Five years later Bob Woodruff is a full time news correspondent at ABC and reports from all over the world. "He's still that guy - our good news is that he's gone on and done tons of stories... and when times like this call for trotting out the brain injury guy again, well, we feel it's our responsibility to be honest and public with injuries that still can seem shameful and stigmatized. We're happy to there."

But brain injuries, unlike other wounds to the body, create change and loss unlike any other.

"Look, everyone says he's great, he's awesome, and if I didn't know him before I wouldn't know better, but as the wife who is next to him every night there are the tiniest things I grieve that are lost and no one else would miss... sometimes I attribute it to my own PTSD, that I can't let go, that I'm waiting for the other shoe to drop.
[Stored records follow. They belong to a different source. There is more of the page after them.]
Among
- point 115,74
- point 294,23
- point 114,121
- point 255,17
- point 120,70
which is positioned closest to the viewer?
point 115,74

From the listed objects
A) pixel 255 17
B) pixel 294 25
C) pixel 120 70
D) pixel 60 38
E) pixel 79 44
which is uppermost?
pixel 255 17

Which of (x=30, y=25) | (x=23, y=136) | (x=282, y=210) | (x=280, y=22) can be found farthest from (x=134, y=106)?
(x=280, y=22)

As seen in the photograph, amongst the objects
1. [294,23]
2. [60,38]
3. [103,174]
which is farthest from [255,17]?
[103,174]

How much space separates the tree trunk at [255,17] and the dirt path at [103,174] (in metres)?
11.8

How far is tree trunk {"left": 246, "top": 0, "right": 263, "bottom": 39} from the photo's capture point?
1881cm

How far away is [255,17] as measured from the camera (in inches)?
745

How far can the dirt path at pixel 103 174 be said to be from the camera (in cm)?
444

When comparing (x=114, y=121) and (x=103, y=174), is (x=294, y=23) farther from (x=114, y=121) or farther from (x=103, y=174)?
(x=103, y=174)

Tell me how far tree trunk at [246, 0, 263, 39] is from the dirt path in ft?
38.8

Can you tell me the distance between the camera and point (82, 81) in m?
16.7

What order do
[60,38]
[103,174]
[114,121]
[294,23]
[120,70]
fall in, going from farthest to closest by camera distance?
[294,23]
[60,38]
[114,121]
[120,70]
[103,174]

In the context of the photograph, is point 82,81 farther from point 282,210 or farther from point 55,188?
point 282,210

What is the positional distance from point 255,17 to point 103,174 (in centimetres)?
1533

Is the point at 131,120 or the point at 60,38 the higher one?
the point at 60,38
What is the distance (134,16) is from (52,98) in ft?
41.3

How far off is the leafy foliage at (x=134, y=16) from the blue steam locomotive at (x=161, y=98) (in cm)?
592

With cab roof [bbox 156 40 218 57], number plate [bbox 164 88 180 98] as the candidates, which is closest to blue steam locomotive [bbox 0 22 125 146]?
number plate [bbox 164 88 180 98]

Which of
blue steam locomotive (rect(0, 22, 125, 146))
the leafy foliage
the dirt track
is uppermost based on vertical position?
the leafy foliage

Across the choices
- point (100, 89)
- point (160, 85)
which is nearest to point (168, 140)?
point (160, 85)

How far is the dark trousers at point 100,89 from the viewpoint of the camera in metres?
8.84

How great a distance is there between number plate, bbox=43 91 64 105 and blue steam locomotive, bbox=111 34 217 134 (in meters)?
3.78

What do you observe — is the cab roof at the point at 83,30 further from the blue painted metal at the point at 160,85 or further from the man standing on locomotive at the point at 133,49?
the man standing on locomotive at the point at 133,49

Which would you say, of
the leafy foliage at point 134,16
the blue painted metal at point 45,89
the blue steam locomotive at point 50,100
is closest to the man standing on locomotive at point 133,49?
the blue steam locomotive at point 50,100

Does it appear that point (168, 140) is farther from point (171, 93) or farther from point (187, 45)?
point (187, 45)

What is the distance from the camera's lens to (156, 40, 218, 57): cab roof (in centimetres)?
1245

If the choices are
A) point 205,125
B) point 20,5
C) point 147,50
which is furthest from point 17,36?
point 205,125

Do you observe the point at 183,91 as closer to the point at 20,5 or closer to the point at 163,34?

It's just different. There is an anger part to this... I didn't ask anybody to tinker with him."

Mostly Lee Woodruff wishes respect and privacy for Rep. Giffords and her family right now. A collective backing off while time and medicine do their best.

"I woke up feeling really blue today," she said, "It didn't hit me the first day but now it's just the volume of the coverage and remembering how I was so in my own world 5 years ago while this bizarre talk about outcomes and chances were taking place. It's just feels sort of wrong that we are living this for these people."